Beyond this, the United States was a pioneer with the use of national cap-and-trade systems, including lead trading in the 1980s and the SO2 allowance trading program beginning in 1995 under the Clean Air Act Amendments of 1990.  In addition, despite its lack of ratification of the Kyoto Protocol, the U.S. government very early on began to give serious consideration to the development of an economy-wide cap-and-trade system for CO2 with the McCain-Lieberman legislation in the U.S. Senate (followed later by the Lieberman-Warner bill).  More recently, of course, the U.S. House of Representatives passed the Waxman-Markey bill in June of 2009, including a significant economy-wide cap-and-trade system.

Over the past nine months, however, the very phrase, “cap-and-trade,” has evolved from being politically correct in Washington to nothing less than politically anathema.  (How and why this happened is a topic for a future essay at this blog.)  The great irony is that just when cap-and-trade has been under such vociferous attack in Washington, countries throughout the world are embracing this instrument, recognizing its great potential to address climate change cost-effectively and equitably.

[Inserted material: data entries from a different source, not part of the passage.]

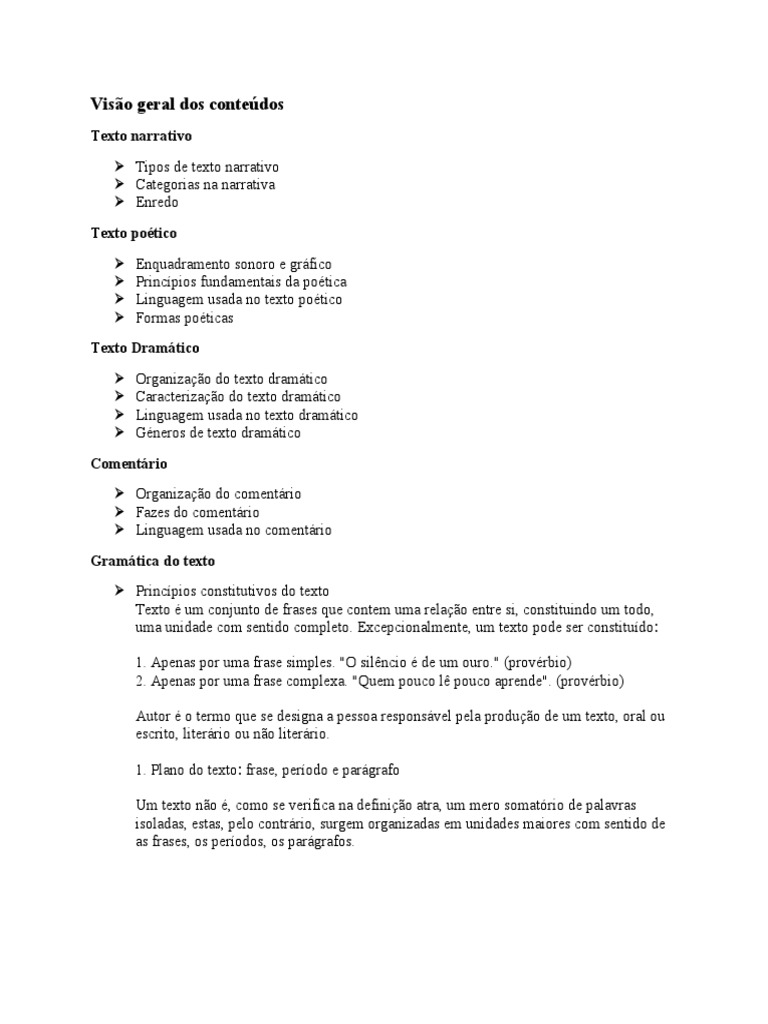 Modulo de port v download gr tis pdf narrativa poesia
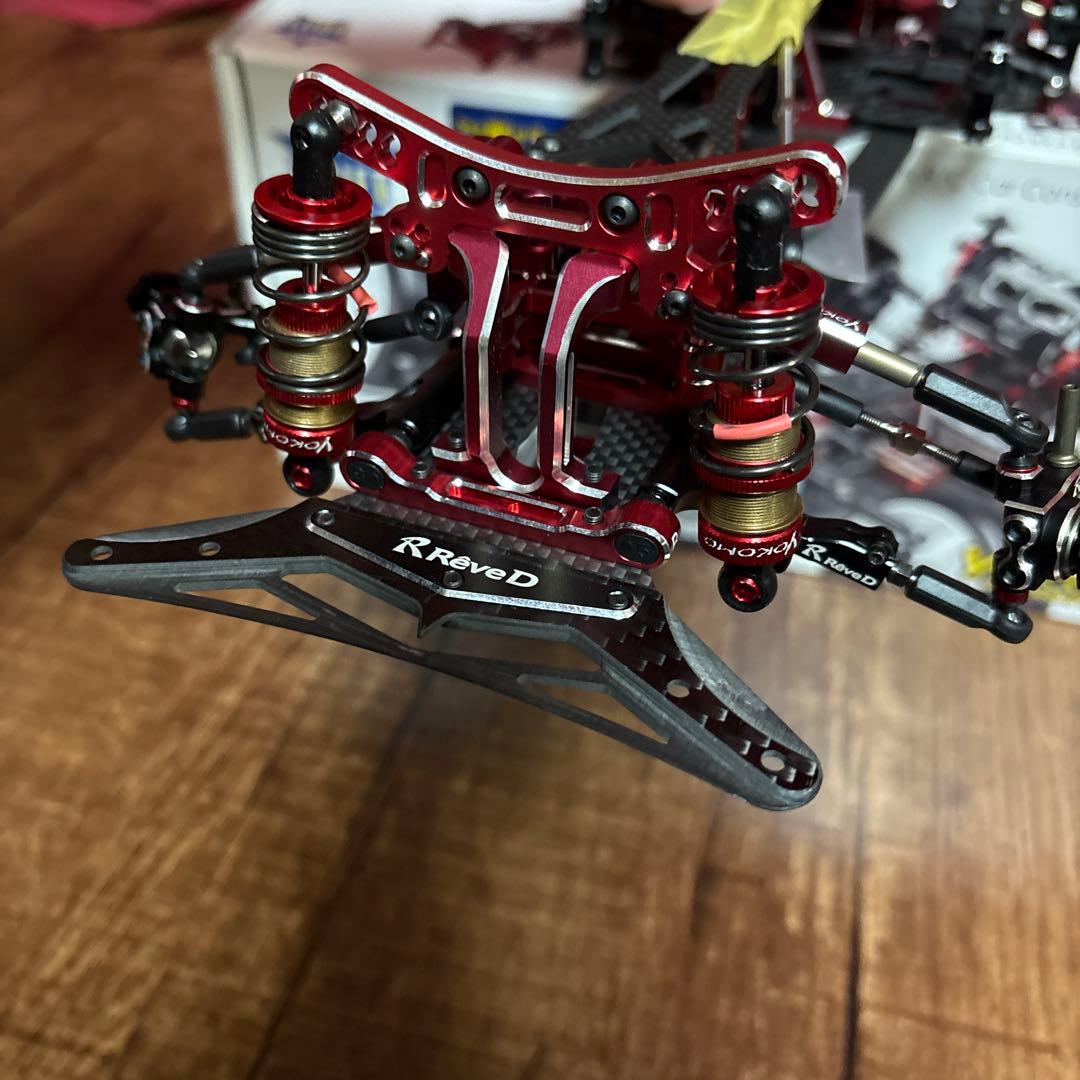 ビール！ YOKOMO SD 3.0 RWD ドリフトカーキット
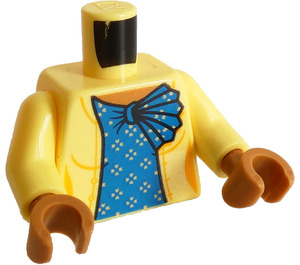 LEGO Lysegul Kelly Kapoor Minifig Torso (973 / 76382)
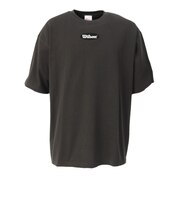 ウイルソン(Wilson)野球ウェア ビッグ 半袖Tシャツ CH/BK WB6081604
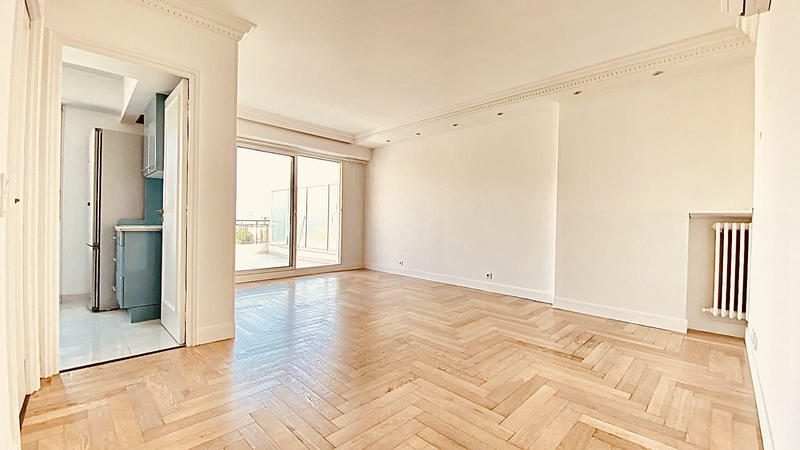 Appartement - 55 m² - 2 pièces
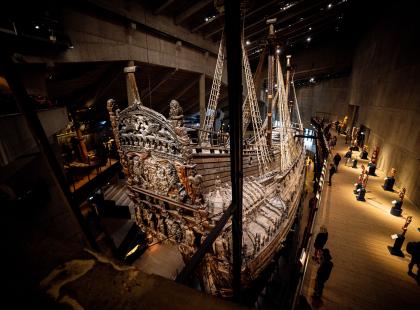 kuva: Vasa-museo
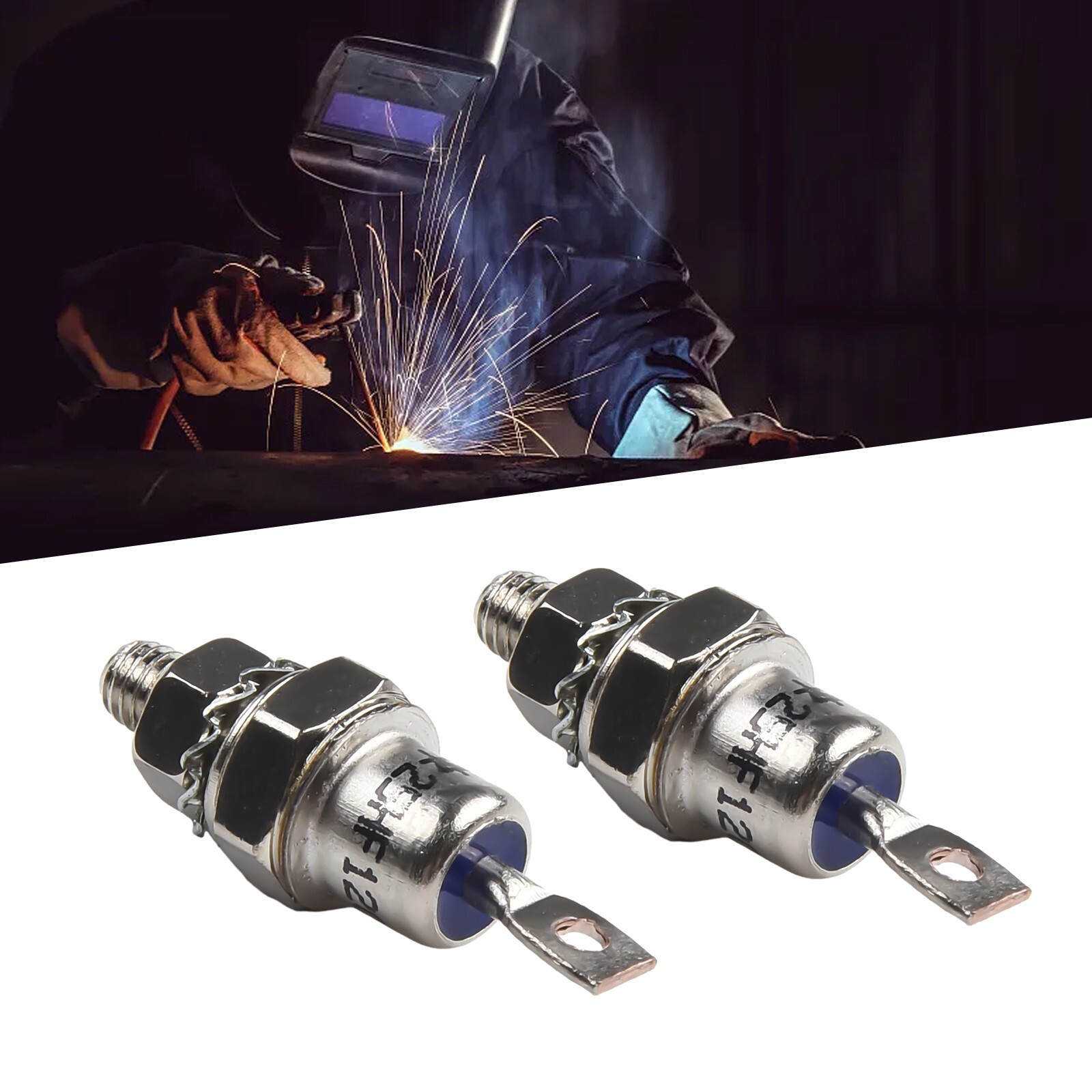Heavy Duty 25A Rectifier Diode for Motor Control and Machine Tool Control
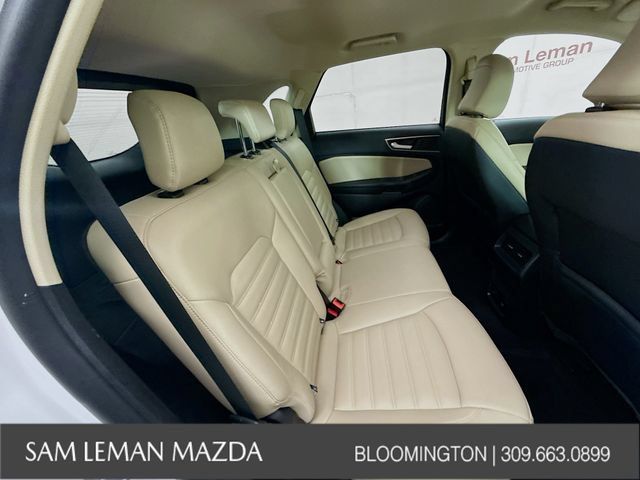 Used 2024 Ford Edge SEL w/ Convenience Package AWD/4WD image 26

In addition to the EU ETS, already in force, Australia is primed to put its cap-and-trade system in place, as is New Zealand.  And just a few days before I arrived in Tokyo, the Japanese cabinet announced that the government will move forward with a cap-and-trade system (in contrast with Japan’s previously proposed sectoral approach).  And, not to be outdone, Korea is considering the use of cap-and-trade as an element of its own domestic climate policy.

This irony is striking.  Of course, it could be reduced or eliminated if Senators Kerry, Graham, and Lieberman can use their much-anticipated new climate proposal to pull victory from the jaws of anticipated defeat.   Only time will tell.